→ **REQUIRED TASK**: Reproduce the rows starting at the line that contains "What measurable distance" and ending at the line that contains "1548 millimetres", substituting "heavy braided rope" for "thick braided rope" and keeping everything else identical.

[Scene-based spatial questions]
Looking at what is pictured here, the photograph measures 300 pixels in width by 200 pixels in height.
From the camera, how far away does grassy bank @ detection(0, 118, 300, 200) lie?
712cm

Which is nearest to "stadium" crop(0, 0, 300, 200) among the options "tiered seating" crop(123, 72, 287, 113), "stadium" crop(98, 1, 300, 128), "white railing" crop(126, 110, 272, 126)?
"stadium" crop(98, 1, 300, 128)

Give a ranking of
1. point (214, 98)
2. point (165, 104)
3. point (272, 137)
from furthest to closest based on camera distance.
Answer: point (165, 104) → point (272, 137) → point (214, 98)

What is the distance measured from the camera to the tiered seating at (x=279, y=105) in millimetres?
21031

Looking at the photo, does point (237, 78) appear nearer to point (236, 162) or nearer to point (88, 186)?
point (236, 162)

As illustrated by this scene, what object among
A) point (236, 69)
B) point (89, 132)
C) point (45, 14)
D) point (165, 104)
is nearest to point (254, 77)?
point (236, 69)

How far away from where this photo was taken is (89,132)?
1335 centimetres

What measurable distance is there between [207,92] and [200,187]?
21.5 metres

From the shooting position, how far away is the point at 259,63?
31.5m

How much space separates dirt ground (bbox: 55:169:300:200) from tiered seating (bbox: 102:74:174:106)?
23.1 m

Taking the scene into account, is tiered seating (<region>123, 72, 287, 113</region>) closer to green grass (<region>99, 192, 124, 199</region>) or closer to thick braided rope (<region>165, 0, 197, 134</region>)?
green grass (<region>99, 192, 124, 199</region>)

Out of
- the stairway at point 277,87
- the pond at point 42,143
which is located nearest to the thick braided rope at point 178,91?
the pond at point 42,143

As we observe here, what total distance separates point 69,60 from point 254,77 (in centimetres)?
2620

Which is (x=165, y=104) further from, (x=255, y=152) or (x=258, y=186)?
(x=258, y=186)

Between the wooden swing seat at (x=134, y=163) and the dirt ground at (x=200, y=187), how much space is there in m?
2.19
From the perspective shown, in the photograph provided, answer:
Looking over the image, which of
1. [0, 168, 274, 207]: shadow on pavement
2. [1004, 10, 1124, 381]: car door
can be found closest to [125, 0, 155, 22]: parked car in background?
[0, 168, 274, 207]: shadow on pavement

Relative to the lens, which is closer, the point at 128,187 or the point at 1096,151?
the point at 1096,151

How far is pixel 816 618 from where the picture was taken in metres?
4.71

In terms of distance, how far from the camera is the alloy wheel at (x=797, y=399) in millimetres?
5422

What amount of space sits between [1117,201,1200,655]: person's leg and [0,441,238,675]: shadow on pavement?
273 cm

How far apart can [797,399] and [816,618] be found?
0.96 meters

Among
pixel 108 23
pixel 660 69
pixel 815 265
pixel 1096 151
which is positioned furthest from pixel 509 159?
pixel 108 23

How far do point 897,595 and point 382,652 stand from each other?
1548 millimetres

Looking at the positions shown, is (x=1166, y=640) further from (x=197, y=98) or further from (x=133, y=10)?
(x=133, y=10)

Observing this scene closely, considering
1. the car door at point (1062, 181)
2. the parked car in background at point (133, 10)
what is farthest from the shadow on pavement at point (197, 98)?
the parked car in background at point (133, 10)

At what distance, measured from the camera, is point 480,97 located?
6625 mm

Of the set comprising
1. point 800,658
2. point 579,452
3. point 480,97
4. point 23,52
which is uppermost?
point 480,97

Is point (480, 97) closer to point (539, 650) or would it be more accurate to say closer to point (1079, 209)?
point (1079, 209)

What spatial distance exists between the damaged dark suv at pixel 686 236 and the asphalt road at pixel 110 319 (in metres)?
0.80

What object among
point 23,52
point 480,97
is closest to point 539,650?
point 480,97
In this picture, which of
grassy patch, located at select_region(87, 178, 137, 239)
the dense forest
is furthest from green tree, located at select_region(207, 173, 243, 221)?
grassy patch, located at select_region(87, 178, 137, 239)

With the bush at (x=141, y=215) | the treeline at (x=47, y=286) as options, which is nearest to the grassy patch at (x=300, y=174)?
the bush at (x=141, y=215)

→ **SOLUTION**:
What measurable distance is there between [207,92] and [200,187]?
21.5 metres

From the shooting position, how far away is the point at 259,63?
31.5m

How much space separates dirt ground (bbox: 55:169:300:200) from tiered seating (bbox: 102:74:174:106)?
23.1 m

Taking the scene into account, is tiered seating (<region>123, 72, 287, 113</region>) closer to green grass (<region>99, 192, 124, 199</region>) or closer to heavy braided rope (<region>165, 0, 197, 134</region>)?
green grass (<region>99, 192, 124, 199</region>)

Out of
- the stairway at point 277,87
- the pond at point 42,143
which is located nearest to the heavy braided rope at point 178,91?
the pond at point 42,143

As we observe here, what total distance separates point 69,60 from point 254,77 (in centimetres)?
2620

Which is (x=165, y=104) further from, (x=255, y=152) or (x=258, y=186)?
(x=258, y=186)

Between the wooden swing seat at (x=134, y=163) and the dirt ground at (x=200, y=187), how much space is there in m?
2.19
From the perspective shown, in the photograph provided, answer:
Looking over the image, which of
1. [0, 168, 274, 207]: shadow on pavement
2. [1004, 10, 1124, 381]: car door
can be found closest to [125, 0, 155, 22]: parked car in background?
[0, 168, 274, 207]: shadow on pavement

Relative to the lens, which is closer, the point at 128,187 or the point at 1096,151?
the point at 1096,151

How far is pixel 816 618 from where the picture was taken in metres?
4.71

In terms of distance, how far from the camera is the alloy wheel at (x=797, y=399) in millimetres?
5422

What amount of space sits between [1117,201,1200,655]: person's leg and [0,441,238,675]: shadow on pavement?
273 cm

How far apart can [797,399] and [816,618] be found?
0.96 meters

Among
pixel 108 23
pixel 660 69
pixel 815 265
pixel 1096 151
which is positioned furthest from pixel 509 159?
pixel 108 23

How far do point 897,595 and point 382,652 stand from each other?
1548 millimetres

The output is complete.